-- Begin TASK INPUT --

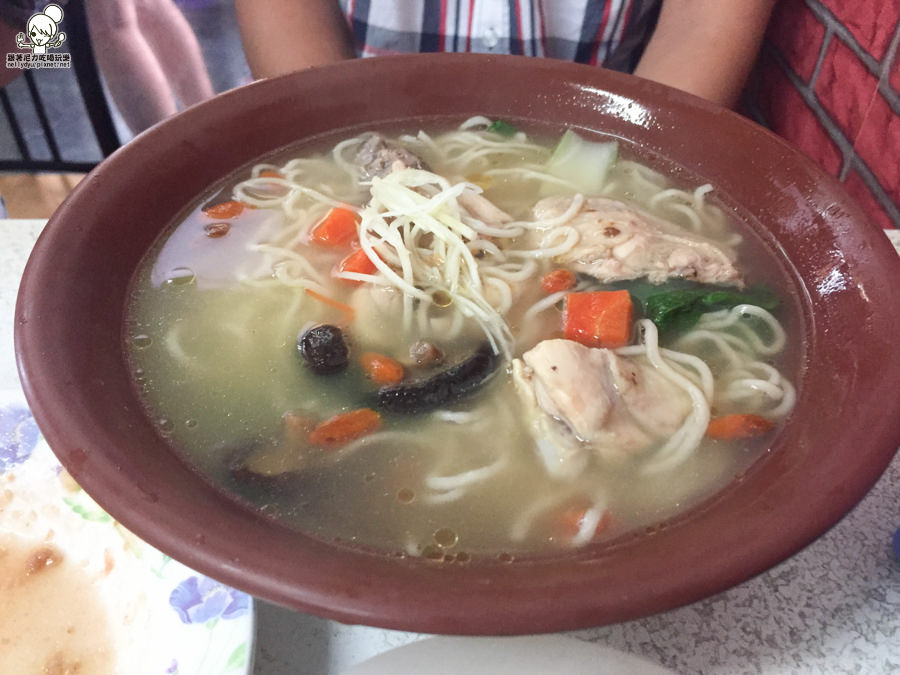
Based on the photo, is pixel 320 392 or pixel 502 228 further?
pixel 502 228

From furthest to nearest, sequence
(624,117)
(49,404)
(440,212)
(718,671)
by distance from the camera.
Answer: (624,117), (440,212), (718,671), (49,404)

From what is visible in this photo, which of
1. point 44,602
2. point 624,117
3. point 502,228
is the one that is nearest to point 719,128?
point 624,117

-- End TASK INPUT --

> WRITTEN INSTRUCTION:
Rewrite every item above with each "photo" changed to "image" and everything else kept the same. Leave out the pictures.

> FINAL RESULT:
Based on the image, is pixel 320 392 or pixel 502 228 further?
pixel 502 228

From furthest to nearest, sequence
(624,117)
(49,404)
(440,212)
(718,671)
by distance from the camera.
Answer: (624,117), (440,212), (718,671), (49,404)

From what is visible in this image, which of
1. point 44,602
2. point 624,117
3. point 502,228
is the one that is nearest to point 719,128?
point 624,117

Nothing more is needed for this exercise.